By so doing, the Alabama legislator has given his colleagues and the country an opportunity not only to flesh out and evaluate the thin public record of President Obama's second nominee to a lifetime appointment on the nation's highest court but also afforded us all what Mr. Obama might call a "teachable moment."

Specifically, this Supreme Court nomination offers a prism for examining the concerted and ominous campaign under way to bring Shariah to America, thanks to the troubling role Ms.
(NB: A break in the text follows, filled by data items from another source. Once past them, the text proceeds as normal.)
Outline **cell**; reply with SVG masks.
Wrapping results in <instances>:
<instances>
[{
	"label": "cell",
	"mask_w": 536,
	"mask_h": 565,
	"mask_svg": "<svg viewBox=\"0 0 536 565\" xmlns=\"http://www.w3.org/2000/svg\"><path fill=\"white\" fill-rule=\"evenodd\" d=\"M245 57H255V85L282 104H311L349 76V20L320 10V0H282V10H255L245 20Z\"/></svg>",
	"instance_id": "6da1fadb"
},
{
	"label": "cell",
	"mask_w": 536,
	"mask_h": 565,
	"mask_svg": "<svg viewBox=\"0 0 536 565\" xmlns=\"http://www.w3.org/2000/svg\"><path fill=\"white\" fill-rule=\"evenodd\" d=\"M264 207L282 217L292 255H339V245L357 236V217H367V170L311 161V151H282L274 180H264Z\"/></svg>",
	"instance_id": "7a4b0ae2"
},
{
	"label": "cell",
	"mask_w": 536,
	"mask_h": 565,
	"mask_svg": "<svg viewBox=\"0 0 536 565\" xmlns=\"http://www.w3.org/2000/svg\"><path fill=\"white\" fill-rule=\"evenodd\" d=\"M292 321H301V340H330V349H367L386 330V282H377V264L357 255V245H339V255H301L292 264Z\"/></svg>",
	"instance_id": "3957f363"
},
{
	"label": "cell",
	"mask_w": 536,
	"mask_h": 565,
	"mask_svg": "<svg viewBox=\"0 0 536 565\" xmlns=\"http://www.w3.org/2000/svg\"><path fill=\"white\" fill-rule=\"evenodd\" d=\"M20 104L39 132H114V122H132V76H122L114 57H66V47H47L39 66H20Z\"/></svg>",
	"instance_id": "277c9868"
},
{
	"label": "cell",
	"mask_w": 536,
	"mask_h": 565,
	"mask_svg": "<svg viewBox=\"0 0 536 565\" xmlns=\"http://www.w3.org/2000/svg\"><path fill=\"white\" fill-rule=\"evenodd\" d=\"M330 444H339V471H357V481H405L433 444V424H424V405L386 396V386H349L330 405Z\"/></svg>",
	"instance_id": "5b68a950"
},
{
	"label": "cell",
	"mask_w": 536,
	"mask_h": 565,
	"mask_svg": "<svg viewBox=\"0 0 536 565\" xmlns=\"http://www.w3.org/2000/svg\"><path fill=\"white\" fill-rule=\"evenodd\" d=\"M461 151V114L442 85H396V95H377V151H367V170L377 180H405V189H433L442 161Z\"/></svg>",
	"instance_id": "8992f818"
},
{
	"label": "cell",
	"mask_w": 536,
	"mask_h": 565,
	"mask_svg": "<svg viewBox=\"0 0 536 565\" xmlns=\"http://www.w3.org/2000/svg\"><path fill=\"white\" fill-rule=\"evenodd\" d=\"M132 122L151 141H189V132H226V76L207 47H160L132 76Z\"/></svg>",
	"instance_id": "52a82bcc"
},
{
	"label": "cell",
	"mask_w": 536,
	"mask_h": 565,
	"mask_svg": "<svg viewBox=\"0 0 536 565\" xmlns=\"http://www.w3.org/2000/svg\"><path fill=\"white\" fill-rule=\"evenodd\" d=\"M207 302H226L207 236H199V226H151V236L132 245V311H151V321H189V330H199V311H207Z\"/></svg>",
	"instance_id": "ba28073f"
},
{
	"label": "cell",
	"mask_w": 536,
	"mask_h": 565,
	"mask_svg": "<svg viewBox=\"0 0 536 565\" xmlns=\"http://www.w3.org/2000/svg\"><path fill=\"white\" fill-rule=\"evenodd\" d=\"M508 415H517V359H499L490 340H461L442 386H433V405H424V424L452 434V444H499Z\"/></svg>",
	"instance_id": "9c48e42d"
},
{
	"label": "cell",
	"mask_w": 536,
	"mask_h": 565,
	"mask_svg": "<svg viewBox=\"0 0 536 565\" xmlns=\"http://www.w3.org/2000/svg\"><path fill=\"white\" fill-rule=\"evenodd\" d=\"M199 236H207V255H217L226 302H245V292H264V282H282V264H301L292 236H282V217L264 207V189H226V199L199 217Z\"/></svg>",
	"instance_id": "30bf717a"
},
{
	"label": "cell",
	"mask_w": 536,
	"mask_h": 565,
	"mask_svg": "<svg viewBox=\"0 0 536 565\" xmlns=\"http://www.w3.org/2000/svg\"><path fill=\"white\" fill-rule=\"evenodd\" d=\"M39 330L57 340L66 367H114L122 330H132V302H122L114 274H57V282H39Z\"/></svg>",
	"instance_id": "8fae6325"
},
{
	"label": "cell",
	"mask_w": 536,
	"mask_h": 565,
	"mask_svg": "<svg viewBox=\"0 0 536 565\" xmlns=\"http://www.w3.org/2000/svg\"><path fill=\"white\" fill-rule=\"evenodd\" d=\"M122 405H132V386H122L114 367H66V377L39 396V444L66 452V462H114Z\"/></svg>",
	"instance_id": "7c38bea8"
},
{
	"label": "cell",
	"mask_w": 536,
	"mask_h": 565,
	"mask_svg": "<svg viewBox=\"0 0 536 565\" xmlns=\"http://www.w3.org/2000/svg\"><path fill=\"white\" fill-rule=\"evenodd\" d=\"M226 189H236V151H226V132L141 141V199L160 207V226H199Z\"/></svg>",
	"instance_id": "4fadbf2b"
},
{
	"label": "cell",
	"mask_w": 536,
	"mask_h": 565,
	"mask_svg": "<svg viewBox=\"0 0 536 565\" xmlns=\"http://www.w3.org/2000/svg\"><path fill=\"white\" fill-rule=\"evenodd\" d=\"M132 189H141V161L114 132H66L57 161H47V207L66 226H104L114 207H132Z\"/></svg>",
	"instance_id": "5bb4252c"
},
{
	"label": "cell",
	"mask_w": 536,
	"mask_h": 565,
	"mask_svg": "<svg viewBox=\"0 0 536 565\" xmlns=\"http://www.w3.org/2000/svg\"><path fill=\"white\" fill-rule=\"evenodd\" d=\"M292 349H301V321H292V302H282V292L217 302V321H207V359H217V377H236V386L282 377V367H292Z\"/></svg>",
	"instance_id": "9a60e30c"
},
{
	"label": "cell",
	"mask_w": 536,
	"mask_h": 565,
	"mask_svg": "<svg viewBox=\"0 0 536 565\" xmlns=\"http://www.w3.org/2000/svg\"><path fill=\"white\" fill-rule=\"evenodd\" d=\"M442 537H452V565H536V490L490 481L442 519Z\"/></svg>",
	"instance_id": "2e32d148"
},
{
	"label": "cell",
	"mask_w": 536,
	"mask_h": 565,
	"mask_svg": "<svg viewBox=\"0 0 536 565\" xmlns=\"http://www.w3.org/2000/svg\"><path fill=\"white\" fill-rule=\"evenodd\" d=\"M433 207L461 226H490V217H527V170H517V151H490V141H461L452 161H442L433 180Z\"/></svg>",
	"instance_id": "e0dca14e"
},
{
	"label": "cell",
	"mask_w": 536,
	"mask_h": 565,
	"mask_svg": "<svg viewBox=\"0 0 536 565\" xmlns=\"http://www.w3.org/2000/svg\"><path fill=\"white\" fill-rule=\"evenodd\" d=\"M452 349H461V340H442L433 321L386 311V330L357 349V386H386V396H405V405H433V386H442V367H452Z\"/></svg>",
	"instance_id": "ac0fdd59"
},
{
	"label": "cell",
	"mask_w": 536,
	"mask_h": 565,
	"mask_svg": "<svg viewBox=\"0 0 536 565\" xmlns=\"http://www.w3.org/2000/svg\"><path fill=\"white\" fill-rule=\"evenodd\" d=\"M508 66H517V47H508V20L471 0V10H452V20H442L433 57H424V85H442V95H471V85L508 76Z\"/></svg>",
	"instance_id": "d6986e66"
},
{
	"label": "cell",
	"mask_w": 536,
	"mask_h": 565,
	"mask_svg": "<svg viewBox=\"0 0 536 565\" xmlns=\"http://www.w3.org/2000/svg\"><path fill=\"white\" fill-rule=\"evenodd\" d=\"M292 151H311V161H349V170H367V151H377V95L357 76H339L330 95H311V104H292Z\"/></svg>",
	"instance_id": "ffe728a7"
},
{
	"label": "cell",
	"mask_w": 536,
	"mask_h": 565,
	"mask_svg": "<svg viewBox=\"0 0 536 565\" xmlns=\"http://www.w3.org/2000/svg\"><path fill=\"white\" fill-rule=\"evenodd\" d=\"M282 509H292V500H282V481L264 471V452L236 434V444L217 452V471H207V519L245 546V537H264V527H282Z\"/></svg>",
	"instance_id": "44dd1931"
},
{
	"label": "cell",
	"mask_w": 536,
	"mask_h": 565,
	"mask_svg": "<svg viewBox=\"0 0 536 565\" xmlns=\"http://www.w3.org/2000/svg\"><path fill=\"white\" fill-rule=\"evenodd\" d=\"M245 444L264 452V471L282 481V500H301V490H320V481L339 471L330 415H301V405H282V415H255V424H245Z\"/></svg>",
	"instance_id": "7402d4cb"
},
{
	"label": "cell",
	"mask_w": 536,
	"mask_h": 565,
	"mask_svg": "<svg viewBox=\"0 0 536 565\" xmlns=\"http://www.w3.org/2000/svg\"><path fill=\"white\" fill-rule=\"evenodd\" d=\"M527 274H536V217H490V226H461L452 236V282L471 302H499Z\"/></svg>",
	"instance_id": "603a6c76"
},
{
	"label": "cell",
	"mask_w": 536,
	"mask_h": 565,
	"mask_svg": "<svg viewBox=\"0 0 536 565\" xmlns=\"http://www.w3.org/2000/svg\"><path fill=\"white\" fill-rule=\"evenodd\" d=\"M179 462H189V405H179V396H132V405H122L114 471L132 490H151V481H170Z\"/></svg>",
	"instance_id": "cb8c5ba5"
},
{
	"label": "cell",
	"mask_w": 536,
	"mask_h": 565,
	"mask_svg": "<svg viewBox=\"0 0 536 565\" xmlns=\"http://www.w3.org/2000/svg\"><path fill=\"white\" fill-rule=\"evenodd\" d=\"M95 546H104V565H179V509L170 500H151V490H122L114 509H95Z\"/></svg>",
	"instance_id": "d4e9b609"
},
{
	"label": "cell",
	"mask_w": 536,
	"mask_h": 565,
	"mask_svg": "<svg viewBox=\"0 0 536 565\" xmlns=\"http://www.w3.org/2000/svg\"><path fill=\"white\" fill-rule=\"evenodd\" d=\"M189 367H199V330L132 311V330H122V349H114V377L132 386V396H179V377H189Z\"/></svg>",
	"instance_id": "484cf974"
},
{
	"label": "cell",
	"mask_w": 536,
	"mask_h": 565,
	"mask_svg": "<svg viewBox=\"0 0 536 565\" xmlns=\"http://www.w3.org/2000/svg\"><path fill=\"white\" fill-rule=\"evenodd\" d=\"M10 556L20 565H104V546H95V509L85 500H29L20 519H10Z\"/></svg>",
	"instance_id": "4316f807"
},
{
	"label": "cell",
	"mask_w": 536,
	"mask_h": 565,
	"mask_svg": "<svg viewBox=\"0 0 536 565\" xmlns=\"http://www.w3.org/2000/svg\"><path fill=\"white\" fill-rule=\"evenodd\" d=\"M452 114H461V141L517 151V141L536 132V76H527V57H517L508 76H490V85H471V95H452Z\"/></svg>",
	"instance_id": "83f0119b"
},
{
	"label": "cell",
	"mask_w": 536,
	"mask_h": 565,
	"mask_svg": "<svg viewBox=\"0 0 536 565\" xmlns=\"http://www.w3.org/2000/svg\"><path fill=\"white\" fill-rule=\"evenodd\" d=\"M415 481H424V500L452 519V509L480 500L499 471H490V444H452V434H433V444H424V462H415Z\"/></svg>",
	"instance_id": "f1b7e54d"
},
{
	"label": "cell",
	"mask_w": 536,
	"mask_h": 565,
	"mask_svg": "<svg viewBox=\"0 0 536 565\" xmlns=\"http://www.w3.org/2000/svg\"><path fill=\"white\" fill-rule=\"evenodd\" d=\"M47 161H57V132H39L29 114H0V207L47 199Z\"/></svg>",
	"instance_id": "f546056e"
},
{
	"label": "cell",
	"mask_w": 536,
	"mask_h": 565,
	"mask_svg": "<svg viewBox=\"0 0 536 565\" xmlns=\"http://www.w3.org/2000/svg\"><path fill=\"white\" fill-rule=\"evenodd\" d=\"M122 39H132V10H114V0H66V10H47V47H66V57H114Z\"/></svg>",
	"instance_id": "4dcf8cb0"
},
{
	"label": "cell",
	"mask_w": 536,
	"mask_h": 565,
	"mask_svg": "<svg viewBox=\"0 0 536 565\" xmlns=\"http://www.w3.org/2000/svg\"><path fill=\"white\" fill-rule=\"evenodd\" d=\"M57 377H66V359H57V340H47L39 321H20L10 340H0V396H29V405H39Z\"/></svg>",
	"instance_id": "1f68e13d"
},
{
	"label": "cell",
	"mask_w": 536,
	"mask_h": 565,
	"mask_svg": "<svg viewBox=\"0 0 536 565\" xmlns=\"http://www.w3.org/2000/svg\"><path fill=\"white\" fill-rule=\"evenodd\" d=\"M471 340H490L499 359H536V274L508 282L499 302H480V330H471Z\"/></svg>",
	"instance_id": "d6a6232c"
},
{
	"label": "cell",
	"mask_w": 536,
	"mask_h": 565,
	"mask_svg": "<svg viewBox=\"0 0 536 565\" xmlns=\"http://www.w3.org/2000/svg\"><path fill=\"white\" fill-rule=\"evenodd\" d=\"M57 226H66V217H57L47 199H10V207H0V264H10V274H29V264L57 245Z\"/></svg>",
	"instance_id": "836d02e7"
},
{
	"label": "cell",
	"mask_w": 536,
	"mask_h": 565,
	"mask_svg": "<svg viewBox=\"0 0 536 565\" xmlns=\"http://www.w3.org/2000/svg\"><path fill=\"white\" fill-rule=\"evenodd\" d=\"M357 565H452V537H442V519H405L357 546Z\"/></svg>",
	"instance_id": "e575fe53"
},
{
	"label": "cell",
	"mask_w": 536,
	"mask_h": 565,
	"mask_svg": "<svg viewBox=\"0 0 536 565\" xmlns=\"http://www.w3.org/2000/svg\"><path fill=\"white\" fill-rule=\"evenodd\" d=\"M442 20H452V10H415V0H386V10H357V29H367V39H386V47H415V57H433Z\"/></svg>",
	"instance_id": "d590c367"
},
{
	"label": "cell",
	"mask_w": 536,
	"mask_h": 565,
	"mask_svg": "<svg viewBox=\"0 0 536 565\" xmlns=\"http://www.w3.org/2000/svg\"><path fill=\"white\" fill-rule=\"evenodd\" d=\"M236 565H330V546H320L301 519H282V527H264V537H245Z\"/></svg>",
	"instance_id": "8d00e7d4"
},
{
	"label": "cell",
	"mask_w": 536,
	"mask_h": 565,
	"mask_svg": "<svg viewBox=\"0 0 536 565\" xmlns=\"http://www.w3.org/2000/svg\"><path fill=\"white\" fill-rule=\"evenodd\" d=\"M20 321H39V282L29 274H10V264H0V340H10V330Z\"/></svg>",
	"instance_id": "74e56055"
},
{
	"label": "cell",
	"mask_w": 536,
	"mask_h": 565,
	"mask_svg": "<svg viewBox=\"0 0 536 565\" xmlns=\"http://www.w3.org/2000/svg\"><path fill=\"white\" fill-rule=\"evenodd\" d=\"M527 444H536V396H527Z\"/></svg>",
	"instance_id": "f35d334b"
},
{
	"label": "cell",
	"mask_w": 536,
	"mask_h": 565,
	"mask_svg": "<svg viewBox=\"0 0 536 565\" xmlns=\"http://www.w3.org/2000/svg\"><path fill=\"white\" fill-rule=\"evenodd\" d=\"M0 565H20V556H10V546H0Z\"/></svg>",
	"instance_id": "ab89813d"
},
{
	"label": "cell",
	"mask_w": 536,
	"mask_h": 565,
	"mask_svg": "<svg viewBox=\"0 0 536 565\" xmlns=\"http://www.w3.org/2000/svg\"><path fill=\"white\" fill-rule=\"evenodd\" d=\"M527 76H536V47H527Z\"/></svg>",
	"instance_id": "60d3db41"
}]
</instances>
Kagan played during her tenure as dean of Harvard Law School.

And from Think Progress's Wonk Room.

Sessions Takes The Low Road Against Kagan:

Speaking on the Senate floor yesterday, Senate Judiciary Committee Ranking Member Jeff Sessions (R-AL) brought the debate over Supreme Court nominee Elena Kagan substantially closer to the gutter by invoking the dread specter of ISLAMIC SHARIA LAW.

New information has come to light,” Sessions ominously intoned, “suggesting that Ms. Kagan may even have been less morally principled in her approach than has been portrayed.”

...The idea that learning about Islamic faith and culture is, in and of itself, a form of indoctrination into extremism is a common trope on the goofball right. Unsurprisingly, World Net Daily is already touting the Sessions speech, likely soon to be followed by Commentary, the Weekly Standard, National Review, and Frank Gaffney claiming that Elena Kagan “may still be a Muslim.”

Honestly, I’m really not sure what’s more troubling here, the idea that the study of Islam necessarily connotes/inculcates support for Islamic extremism, or that Sessions thinks the conservative base is ignorant and bigoted enough to believe this. Or that he may be right.

And as Media Matters noted, The Washington Times fabricated a photo of Kagan in a turban in an attempt to tie her to Shariah.

Anyone who publishes anything Frank Gaffney has to say without huge warnings that neocon hackery is about to follow should not be allowed to pretend they're a "news" organization. Just shameful. Putting up a picture of a Supreme Court nominee in a turban to accompany that article puts them into Murdoch New York Post territory.